二次創作 | ナノ


  人妻ジャーファルと学生シンドバッド(シンジャ女体化)



「今日は遅くなる」
そう言って出ていった旦那を送りだしたジャーファルは、今日も、の間違いだな、と夫の間違いを内心笑い、キッチンに戻った。
22歳、働き始めたばかりの頃、親の持ってきた見合い話にのって結婚し早三年。
夫は43歳で、バツイチ。以前愛していた妻を亡くした彼は、子供のためにもと、早急な再婚を望んでいた。
そこで白羽の矢がたったのがジャーファルだった。

両親は、ジャーファルを嫁に出すことで、その男性からの金銭的な援助を望んだそうだ。実家の家業が傾いていたため、ジャーファルに選択の余地はなかった。
家事がよくでき、金銭感覚もまともで、つつましくしとやかで良くできた嫁だと、男性の実家では言われたけれど、ジャーファルは嬉しくもなんともなかった。

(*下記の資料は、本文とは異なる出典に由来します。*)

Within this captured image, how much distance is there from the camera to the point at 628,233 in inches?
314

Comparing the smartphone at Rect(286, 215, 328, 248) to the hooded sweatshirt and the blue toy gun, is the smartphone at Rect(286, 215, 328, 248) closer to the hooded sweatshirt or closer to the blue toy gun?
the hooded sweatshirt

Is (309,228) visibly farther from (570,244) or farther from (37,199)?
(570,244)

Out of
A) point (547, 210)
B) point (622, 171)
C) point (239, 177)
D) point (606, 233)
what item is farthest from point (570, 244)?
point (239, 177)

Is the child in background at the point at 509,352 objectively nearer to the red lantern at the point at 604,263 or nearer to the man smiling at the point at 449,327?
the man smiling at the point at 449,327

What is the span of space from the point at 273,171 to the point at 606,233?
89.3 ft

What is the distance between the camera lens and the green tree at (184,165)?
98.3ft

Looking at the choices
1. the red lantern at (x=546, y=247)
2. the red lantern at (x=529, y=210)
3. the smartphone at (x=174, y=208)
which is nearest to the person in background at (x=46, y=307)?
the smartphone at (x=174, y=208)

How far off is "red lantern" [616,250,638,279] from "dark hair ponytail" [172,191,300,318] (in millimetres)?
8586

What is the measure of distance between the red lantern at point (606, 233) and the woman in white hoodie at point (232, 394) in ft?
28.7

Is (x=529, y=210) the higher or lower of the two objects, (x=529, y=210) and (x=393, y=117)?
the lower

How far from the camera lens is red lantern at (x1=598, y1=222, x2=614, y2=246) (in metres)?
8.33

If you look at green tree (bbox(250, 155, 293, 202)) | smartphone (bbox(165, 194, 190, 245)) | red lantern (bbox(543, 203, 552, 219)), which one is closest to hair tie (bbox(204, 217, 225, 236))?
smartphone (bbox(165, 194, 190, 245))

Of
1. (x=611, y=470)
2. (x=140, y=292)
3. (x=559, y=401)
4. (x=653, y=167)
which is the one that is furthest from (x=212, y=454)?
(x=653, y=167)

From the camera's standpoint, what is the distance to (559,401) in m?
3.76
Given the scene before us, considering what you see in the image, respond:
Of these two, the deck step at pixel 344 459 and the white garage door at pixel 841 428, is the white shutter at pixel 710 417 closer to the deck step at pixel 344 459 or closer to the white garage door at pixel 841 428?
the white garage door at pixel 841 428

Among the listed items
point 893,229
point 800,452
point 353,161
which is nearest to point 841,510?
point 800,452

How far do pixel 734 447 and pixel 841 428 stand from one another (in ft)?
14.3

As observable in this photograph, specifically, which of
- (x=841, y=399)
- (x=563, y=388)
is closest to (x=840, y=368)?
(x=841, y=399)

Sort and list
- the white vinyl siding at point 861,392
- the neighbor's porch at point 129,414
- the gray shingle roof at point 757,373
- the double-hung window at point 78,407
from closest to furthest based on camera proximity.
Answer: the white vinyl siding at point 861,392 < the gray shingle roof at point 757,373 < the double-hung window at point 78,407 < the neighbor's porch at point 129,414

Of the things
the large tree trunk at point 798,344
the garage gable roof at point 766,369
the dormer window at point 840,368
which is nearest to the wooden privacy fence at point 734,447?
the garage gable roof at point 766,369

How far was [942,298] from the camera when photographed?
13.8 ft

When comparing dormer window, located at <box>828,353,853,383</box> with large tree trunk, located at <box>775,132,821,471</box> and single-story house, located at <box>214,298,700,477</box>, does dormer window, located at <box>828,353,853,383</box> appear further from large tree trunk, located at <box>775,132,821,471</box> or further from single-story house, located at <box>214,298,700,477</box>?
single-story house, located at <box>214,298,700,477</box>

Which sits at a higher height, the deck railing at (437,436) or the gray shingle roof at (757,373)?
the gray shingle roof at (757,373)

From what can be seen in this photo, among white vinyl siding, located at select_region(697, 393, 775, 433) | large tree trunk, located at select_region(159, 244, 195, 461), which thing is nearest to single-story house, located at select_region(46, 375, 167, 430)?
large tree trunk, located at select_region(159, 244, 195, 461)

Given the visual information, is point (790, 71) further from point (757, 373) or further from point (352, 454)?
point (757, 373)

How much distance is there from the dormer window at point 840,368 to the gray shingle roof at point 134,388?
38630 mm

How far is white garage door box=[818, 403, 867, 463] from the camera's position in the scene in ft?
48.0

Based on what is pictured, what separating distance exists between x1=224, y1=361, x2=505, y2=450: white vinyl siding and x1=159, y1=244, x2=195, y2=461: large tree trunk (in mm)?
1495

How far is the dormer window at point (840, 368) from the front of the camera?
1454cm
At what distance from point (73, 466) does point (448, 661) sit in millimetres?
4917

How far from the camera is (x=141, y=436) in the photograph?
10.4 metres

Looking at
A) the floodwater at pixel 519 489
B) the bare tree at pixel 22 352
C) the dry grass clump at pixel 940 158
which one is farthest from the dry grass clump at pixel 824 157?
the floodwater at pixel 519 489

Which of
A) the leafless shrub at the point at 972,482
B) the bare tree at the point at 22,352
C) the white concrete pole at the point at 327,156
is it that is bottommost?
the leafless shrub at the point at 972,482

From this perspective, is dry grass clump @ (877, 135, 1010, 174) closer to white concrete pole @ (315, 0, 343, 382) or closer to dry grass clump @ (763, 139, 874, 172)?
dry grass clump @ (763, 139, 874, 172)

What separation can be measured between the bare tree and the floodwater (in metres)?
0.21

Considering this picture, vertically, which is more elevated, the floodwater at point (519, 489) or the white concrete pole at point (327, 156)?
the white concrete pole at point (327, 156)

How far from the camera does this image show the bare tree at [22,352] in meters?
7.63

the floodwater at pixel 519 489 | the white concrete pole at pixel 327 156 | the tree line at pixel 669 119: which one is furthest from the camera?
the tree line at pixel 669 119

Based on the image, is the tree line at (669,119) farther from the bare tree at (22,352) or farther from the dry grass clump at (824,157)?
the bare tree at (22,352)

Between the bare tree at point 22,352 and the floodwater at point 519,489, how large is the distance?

ジャーファルには、生まれた時から想い慕う人がいたからだ。

「…おはようございます」
「おはよう、マスルール。朝ごはんできてるよ」
「…っス」
彼の連れ子であるマスルールは、もう今年で13歳になる。中学の入学式には、『夫婦』そろって出席した。
ジャーファルは、来なくてもいい、とマスルールから言われたけれど、どうしても行きたいからと彼と二人で赴いた。勿論、完璧に夫婦としてふるまっていた。

朝食を食べだして、暫くしてから、マスルールが呟いた。
「…ジャーファルさん」
「なに?」
「昨日、シンさんぽい人を見ました」

マスルールの挙げた名前に、一瞬固まるが、すぐに苦笑いした。
「どうしたの、いきなり」
「…」
「ほら、早く食べないとシャルルカンが迎えに来るよ」
「…はい」

マスルールの言った『シンさん』ことシンドバッドこそが――ジャーファルが前世より愛し続けている男性の名前だ。
前世の自分、などと語りだす人間は、普通「あいたたた」と言われても仕方がないと思うのだが、事実、ジャーファルは前世の記憶があるし、マスルールも同様だ。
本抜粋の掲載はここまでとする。